A tyro's blog

Friday, 9 December 2016

Clustering With K-Means in Python

A very common task in data analysis is that of grouping a set of objects into subsets such that all elements within a group are more similar to them than they are to the others. The practical applications of such a procedure are many: given a medical image of a group of cells, a clustering algorithm could aid in identifying the centers of the cells; looking at the GPS data of a user’s mobile device, their more frequently visited locations within a certain radius can be revealed; for any set of unlabeled observations, clustering helps establish the existence of some sort of structure that might indicate that the data is separable.

Mathematical background

The k-means algorithm takes a data set X of N points as input, together with a parameter K specifying how many clusters to create. The output is a set of K cluster centroids and a labeling of X that assigns each of the points in X to a unique cluster. All points within a cluster are closer in distance to their centroid than they are to any other centroid.

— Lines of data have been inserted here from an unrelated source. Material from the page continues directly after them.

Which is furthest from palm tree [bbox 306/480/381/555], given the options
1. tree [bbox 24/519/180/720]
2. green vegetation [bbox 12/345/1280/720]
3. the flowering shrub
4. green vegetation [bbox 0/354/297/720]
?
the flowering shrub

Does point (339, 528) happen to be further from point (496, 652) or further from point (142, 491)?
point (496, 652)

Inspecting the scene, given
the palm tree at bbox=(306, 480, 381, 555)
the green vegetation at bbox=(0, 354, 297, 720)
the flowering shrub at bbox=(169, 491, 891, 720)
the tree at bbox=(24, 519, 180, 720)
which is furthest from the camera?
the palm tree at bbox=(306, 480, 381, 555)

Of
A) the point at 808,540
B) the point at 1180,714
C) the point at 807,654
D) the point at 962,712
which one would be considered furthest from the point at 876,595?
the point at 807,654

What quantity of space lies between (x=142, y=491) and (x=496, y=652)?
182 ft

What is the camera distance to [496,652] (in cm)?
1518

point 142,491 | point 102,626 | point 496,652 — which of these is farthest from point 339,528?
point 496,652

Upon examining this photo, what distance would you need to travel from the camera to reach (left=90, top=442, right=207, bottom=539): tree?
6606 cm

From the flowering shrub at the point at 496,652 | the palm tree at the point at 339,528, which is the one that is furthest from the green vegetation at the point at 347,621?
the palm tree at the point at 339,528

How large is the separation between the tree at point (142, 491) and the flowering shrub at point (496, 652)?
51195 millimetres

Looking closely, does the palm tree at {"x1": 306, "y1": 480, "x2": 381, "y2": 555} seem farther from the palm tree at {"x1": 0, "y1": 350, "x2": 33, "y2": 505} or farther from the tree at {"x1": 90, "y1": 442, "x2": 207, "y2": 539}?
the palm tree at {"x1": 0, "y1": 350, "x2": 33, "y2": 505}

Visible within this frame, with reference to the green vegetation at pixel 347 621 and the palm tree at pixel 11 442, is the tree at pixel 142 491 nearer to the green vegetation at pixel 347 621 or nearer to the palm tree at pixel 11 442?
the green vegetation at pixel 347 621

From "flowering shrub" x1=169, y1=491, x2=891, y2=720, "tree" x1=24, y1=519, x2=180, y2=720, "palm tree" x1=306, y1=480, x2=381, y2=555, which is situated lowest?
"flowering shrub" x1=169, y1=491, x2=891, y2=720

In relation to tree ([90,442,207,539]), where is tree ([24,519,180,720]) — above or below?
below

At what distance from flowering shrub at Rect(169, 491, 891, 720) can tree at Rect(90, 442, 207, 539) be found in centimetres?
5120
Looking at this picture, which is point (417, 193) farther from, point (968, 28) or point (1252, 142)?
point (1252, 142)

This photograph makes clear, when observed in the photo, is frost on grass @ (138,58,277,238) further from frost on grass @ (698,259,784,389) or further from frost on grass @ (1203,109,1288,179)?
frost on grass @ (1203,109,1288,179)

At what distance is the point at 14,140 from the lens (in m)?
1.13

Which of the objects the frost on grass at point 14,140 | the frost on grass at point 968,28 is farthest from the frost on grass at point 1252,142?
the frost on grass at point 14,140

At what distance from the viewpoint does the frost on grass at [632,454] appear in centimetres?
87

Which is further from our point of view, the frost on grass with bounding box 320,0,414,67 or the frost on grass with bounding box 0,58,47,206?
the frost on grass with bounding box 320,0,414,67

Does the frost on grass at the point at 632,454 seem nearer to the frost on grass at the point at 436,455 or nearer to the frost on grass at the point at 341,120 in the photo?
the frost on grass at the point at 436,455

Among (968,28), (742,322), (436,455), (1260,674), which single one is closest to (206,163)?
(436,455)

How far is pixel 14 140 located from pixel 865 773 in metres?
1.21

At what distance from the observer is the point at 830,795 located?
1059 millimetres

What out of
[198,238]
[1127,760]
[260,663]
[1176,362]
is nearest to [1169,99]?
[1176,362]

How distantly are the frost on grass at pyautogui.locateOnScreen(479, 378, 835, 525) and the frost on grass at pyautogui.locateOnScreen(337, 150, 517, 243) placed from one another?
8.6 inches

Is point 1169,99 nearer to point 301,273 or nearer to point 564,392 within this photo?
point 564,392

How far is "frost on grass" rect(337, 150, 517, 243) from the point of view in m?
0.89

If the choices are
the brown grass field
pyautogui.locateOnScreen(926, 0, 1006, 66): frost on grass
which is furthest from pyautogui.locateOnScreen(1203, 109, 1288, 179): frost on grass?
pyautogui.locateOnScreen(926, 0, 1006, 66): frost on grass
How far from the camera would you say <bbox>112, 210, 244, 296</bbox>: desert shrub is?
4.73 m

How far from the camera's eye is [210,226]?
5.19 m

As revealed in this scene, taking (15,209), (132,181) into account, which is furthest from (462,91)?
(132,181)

The mathematical condition for the K clusters $C_k$ and the K centroids $\mu_k$ can be expressed as:

Minimize $\displaystyle \sum_{k=1}^K \sum_{\mathrm{x}_n \in C_k} ||\mathrm{x}_n - \mu_k ||^2$ with respect to $\displaystyle C_k, \mu_k$ .

Lloyd’s algorithm

Finding the solution is, unfortunately, NP hard. Nevertheless, an iterative method known as Lloyd’s algorithm exists that converges (albeit to a local minimum) in few steps. The procedure alternates between two operations. (1) Once a set of centroids $\mu_k$ is available, the clusters are updated to contain the points closest in distance to each centroid. (2) Given a set of clusters, the centroids are recalculated as the means of all points belonging to a cluster.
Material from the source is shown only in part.